# Moog 5399 coil springs and shocks



## Beavis (Nov 13, 2014)

This is my first post so hopefully I put it in the right area. I recently purchased a 1967 Tempest post coupe. I want to raise the rear of the car and I am considering buying Moog 5399 coil springs. 5399s are for Tempest station wagons and should give it more height. Has anyone here tried those springs and if so what shocks should I buy? Any advise would be appreciated.


----------



## rickm (Feb 8, 2012)

moog should provide in their catalog demensions of individual part# spring sets so you can compare how much taller a wagon set will be than a coupe. Monroe cataloge will provide overall length, mounting, and travel of shock part # so you can compare shocks. maybe someone with a '67 has already done this and will provide you what you can n cannot do. I installed convertible rear springs n Monroe load-leveler shocks on my '65 coupe. it gives the car a more aggressive stance.


----------



## Goat Roper (Oct 28, 2014)

I replaced my rear springs with stock Moog units and went with these to raise the rear up a little.

http://www.summitracing.com/parts/gls-1622/applications/make/pontiac

I originally ordered the 1 1/2 but it jacked it up more than I wanted so I sent them back and got the 1" instead.
Whatever you decide to do order the rubbers for the top of the spring perch if yours are original they are probably shot.


----------



## TinIndian68 (Mar 22, 2015)

Beavis,

When I had my '67 LeMans, I installed rear springs from a Tempest station wagon, and it raised it a bit - I would say so that it almost had a level stance with stock springs and shocks in the front. The rear also had air shocks from I think a Chevelle. Stance on it was great. I attached a picture, but I couldn't find one that was direct from the side. Also, my driveway is on a bit of a slant, so it doesn't do it justice. If the Moog springs match the station wagon springs, I am sure the stance would be similar to this, especially if you added air shocks.


----------



## 66242 (Mar 1, 2015)

I used Oldsmobile Cutlass wagon springs on the rear of my 65 Chevelle and that really brought the back end up. The front end sat up high after installing a big block and big block coil springs with aluminum components.....heads, intake, water pump, radiator. Very aggressive stance. I can't remember what shocks I used. I did have to use longer ones though.


----------



## Goat Roper (Oct 28, 2014)

Air shocks are a big mistake, the shock perches are not engineered to hold the weight of these cars and will eventually fail.

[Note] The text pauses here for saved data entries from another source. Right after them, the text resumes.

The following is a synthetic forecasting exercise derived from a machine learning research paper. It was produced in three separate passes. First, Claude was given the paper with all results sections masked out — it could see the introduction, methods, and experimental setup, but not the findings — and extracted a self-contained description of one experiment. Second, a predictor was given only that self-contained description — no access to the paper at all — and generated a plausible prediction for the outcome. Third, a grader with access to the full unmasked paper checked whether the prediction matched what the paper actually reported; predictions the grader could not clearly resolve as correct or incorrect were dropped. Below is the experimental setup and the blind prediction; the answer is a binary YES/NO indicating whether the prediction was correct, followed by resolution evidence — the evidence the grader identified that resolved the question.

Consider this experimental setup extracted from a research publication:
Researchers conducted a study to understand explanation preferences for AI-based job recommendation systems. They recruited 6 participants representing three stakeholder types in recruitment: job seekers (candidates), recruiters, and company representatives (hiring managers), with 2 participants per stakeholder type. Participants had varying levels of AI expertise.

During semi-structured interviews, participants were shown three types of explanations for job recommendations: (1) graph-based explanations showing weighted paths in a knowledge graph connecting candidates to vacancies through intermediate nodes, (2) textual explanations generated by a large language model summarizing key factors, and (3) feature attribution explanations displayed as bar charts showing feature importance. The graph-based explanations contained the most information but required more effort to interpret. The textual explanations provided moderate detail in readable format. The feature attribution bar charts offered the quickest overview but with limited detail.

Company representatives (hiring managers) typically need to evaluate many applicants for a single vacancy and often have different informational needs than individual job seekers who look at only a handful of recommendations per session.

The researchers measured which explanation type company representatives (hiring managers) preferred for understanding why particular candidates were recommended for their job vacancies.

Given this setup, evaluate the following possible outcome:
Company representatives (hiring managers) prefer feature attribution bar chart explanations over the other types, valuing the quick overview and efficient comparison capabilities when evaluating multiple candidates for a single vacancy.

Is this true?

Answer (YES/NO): NO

http://www.gtoforum.com/f50/rear-shock-mounts-need-repair-how-84985/

Rear height you want to achieve should be done with the springs not the shocks.


----------



## Matthew (Feb 11, 2011)

Have you considered air bags? Lots of folks use them. Matt


----------



## Matthew (Feb 11, 2011)

By the way, that is a great looking car. Matt


----------



## Beavis (Nov 13, 2014)

Thanks for all the replies guys. If I did go with stock replacement springs and the 1.5 inch spacers, would that mean that the shocks should be 1.5 inches longer? Also, is there a down side to using the spacers?

http://www.summitracing.com/parts/sps-1628/applications/year/1967/make/pontiac/engine-size/5-3l-326


----------



## Matthew (Feb 11, 2011)

I think if you go with a spacer at the base of the spring, you have to use a shock extension of the same length. That mounts to the top. In my opinion, there's nothing bad about spacers. Lots of folks use them. Matt


----------



## Beavis (Nov 13, 2014)

Thanks Matt. That's a sweet looking 68 GTO. It's weird, I see the picture of it in your post when I'm not signed in, but the picture isn't there when I'm signed in.


----------



## zrsteve (Aug 28, 2014)

Beavis.... I went with stock shocks all around, front springs for a "65 GTO" with A/C in the front and station wagon spings in the back. Vehicle sits good, looks good, but rides a little stiff, which I can live with. Looking to put 15" wheels/tires on it now.


----------



## Beavis (Nov 13, 2014)

Thanks for the info zrsteve. I think I'm going to order the station wagon springs for the rear and leave the front alone. The problem I was having was finding Tempest station wagon springs for the rear. None of the websites have an option for "Tempest Wagon" when it come to shocks. I'm going to try 1967 El Camino shocks.


----------



## SANDU002 (Oct 13, 2004)

Ames sells rear convertible springs for $79 and they give a nice "rake look" to my '65.


----------



## Beavis (Nov 13, 2014)

Thanks for the advise SANDU002. Convertible springs may have been the best way to go. I went with the station wagon springs and the rear end sits pretty high. Now I'm going to replace the front springs so the rake is not so extreme. I like the old school 70's look so hopefully it will look good when it's done. Sorry I didn't reply sooner.


----------